I love connecting with students and helping them figure out the segment of the industry they want to work in after graduation. I’ve been fortunate to have so many amazing students over the years that I still keep in touch with. Watching their transformation from undergraduates to industry leaders makes me really proud to say that I played a small part in their success.
What advice would you give to students heading out into the real world?
It’s go time. It’s time to hustle because there is always someone ready to take your spot. Just because you landed your first job doesn’t mean you’ve made it, so you need to keep working and use all the tools you were given during your years at BGSU.
What is your greatest academic achievement so far?
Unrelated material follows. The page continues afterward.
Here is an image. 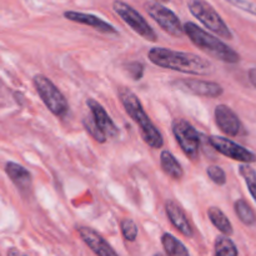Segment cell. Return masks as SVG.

My greatest academic achievement was writing my textbook, "Sport Facility and Event Management," with my co-authors Tommy Aicher and Brianne Newland. It took many years to accomplish, but to see it in print and in my hands was a fantastic feeling.
Why did you decide to come to BGSU and teach in EDHD?
When I heard that the sport management program had a faculty position available I immediately jumped on it. BGSU has one of the top sport management programs in the country, so the opportunity to work alongside internationally known faculty in a program of this caliber was too good to pass up.
How did you get started in your field?
I never thought I would get a master's, let alone a Ph.D. I decided to stay at Miami to get my master's, and it was during my first semester there that I found an area of research that I was really interested in and wanted to continue to study. Thankfully, I had two amazing faculty mentors who instilled in me a great foundation for getting my Ph.D. and becoming a faculty member.
What was the best piece of advice you received as a student?
I honestly cannot recall just one thing, but I would tell students now to broaden their world by studying abroad. I did Semester at Sea, and it opened my eyes to what other countries and cultures were like. It truly makes you realize how fortunate we are to live in the United States and it gives you a more global perspective on everything which will aid in their careers.